日本地球惑星科学連合2016年大会

講演情報

ポスター発表

セッション記号 M (領域外・複数領域) » M-IS ジョイント

[M-IS09] ガスハイドレートと地球環境・資源科学

2016年5月23日(月) 17:15 〜 18:30 ポスター会場 (国際展示場 6ホール)

コンビーナ:*戸丸 仁(千葉大学理学部地球科学科)、八久保 晶弘(北見工業大学環境・エネルギー研究推進センター)、森田 澄人(国立研究開発法人 産業技術総合研究所 地質調査総合センター 地圏資源環境研究部門)

17:15 〜 18:30

[MIS09-P07] 上越沖・海鷹海脚から産出した炭酸塩ノジュールの炭素・酸素・ストロンチウムの同位体組成

*柿崎 喜宏1石川 剛志2川合 達也3蛭田 明宏1松本 良1 (1.明治大学 研究知財戦略機構 ガスハイドレート研究所、2.海洋研究開発機構 高知コア研究所、3.マリン・ワーク・ジャパン 海洋地球科学部)

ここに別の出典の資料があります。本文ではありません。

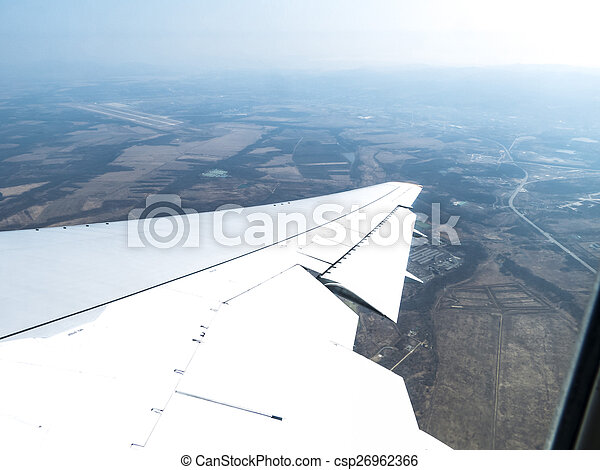 Plane wing - csp26962366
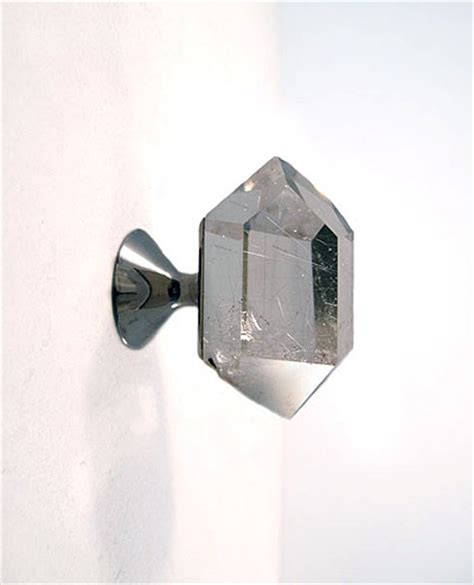 cool knobs and pulls cool pulls and knobs themodernsybarite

キーワード:炭酸塩ノジュール、表層型ガスハイドレート、日本海

日本海のガスハイドレート胚胎域の堆積物からは、メタンの嫌気的酸化によって形成された炭酸塩ノジュールが産出する。本発表では、上越沖の海鷹海脚から採取された炭酸塩ノジュールの炭素・酸素の同位体比、およびストロンチウム(Sr)の同位体比について報告する。
海鷹海脚の炭酸塩ノジュールの炭素同位体比は上越海丘、飛島西方沖の値よりも高く、その値域は熱分解由来のメタンの炭素同位体比の値域(Bernard et al., 1978)に相当する。一方、海鷹海脚の炭酸塩ノジュールの酸素同位体比は上越海丘、飛島西方沖の値とほぼ一致しており、大きな差は見られない。
炭酸塩ノジュールのSr同位体比は浅部では現在の上越沖の表層海水と同じ値を示し、深部のSr同位体比ほど低い傾向にある。その傾向は第四紀の汎世界的な海水中のSr同位体比の変動傾向(Farrel et al., 1996)とほぼ一致する。このことから、炭酸塩ノジュールのSr同位体比は形成当時の海水のSr同位体比を反映していると判断される。一方、間隙水のSr同位体比は炭酸塩ノジュールに比べて一律に低い値を示しており、このことは間隙水が続成作用によって軽いSrを取り込んでいる可能性を示唆する。
謝辞:本研究は経済産業省メタンハイドレート開発促進事業の一環として実施されたものである。ストロンチウム同位体比の分析はJAMSTECの外来研究員制度を利用して、高知コアセンターにて実施された。ここに記して感謝する。